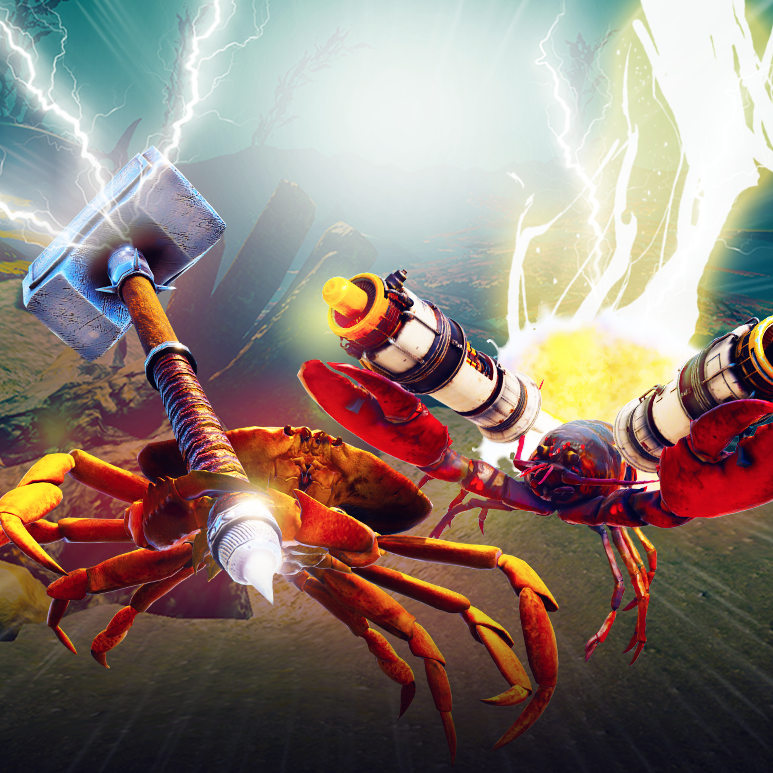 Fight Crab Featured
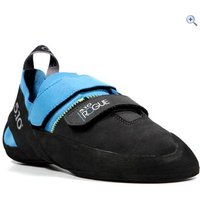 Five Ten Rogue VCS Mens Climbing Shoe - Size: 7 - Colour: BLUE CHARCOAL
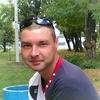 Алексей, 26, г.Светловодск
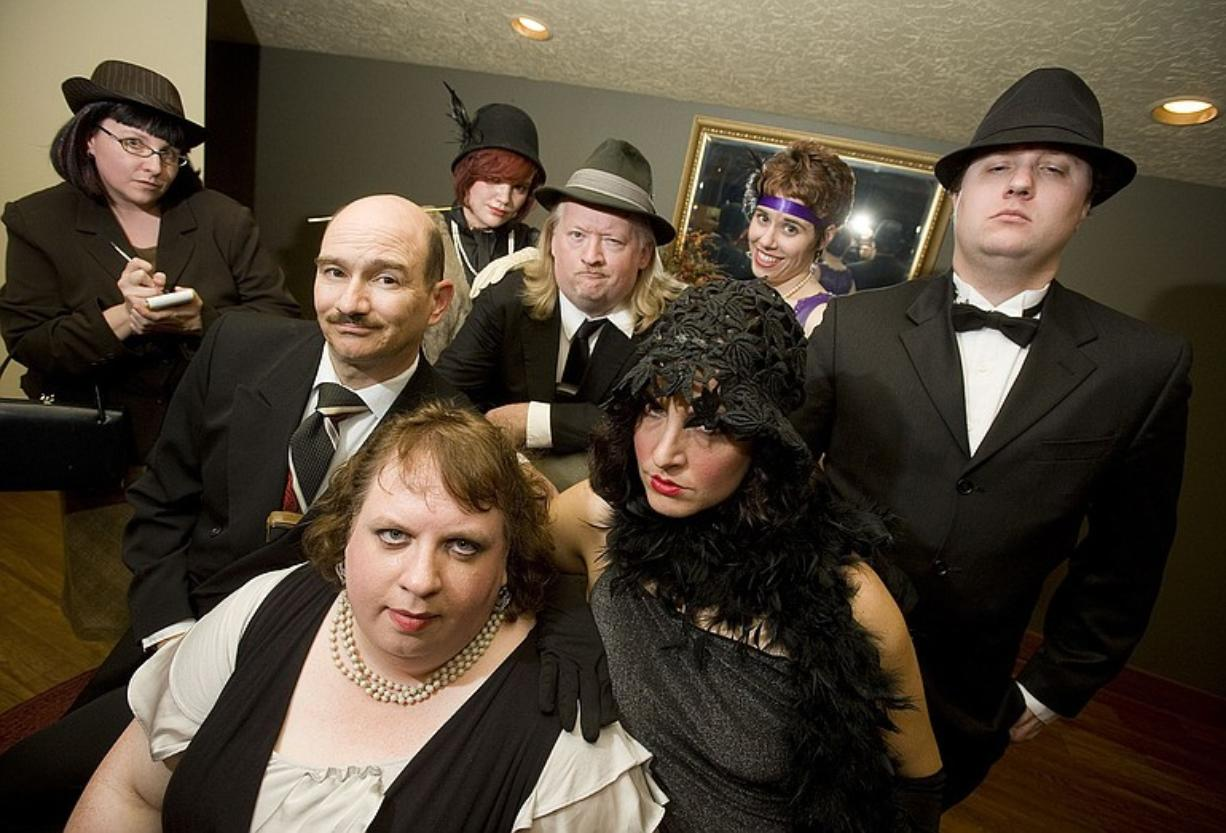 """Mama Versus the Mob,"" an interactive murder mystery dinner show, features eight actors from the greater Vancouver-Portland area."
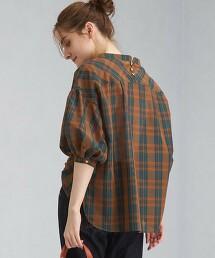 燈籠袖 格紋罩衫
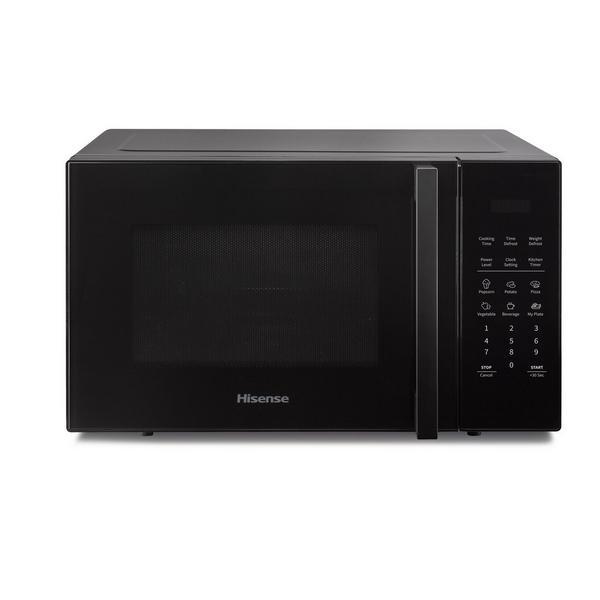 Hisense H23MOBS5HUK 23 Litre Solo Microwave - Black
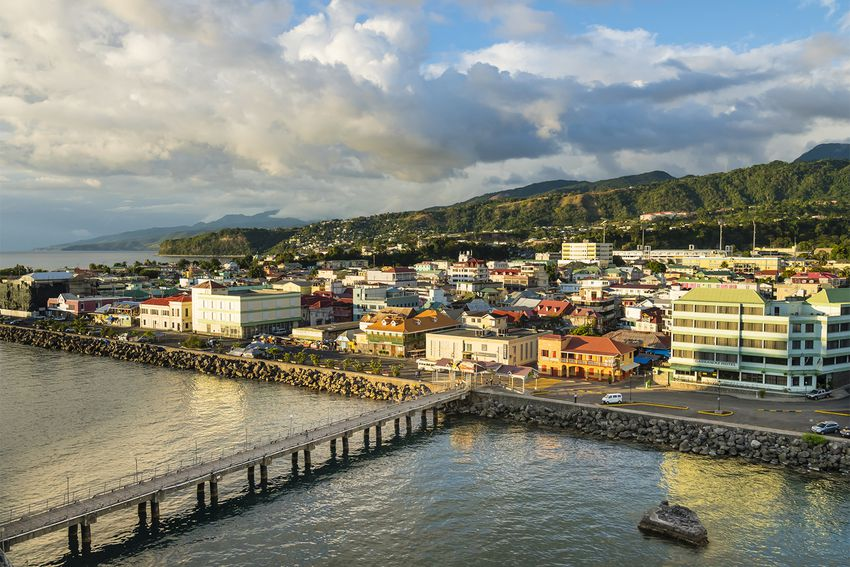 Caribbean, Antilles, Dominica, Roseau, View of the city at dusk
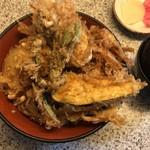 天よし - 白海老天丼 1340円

--*--

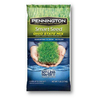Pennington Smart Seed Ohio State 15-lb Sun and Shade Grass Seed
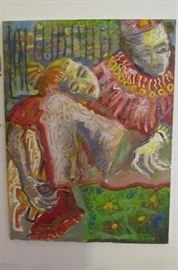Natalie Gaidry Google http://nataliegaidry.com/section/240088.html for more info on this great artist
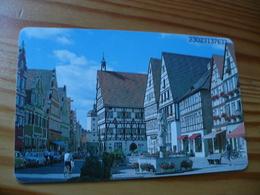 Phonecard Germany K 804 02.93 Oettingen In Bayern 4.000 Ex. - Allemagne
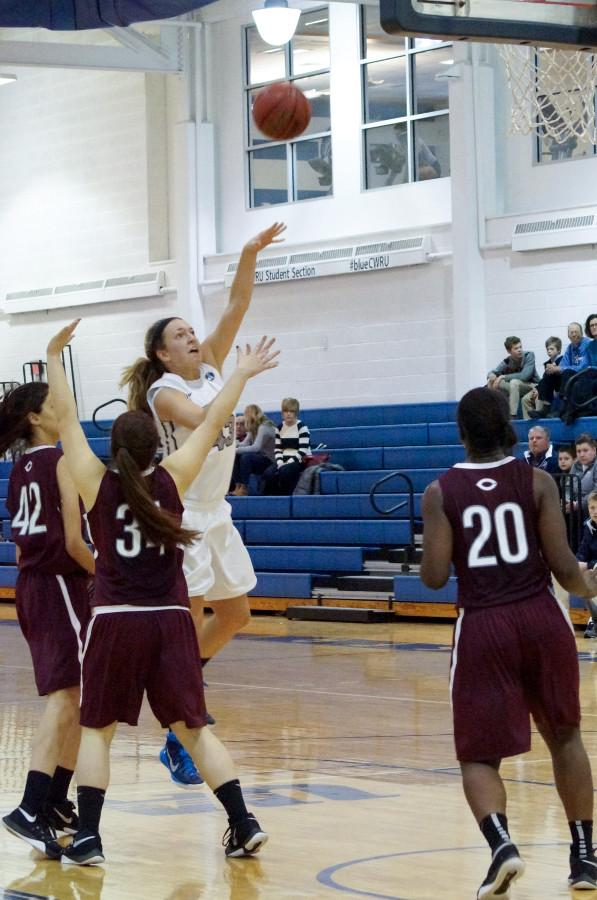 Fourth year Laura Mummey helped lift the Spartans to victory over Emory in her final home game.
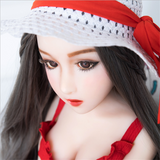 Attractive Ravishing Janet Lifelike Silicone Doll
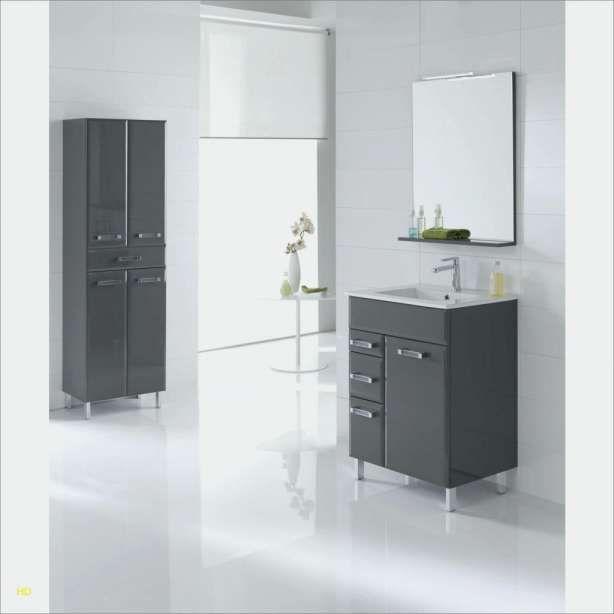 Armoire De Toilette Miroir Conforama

--*--

-- EXERCISE GOAL --
Working from the records above, set down word for word everything from the line containing "Fight Crab Featured" down to the line containing "天よし - 白海老天丼 1340円", ends included, minus the pictures.

-- THE ANSWER --
 Fight Crab Featured
 Five Ten Rogue VCS Mens Climbing Shoe - Size: 7 - Colour: BLUE CHARCOAL
 Алексей, 26, г.Светловодск
 """Mama Versus the Mob,"" an interactive murder mystery dinner show, features eight actors from the greater Vancouver-Portland area."
 燈籠袖 格紋罩衫
 Hisense H23MOBS5HUK 23 Litre Solo Microwave - Black
 Caribbean, Antilles, Dominica, Roseau, View of the city at dusk
 天よし - 白海老天丼 1340円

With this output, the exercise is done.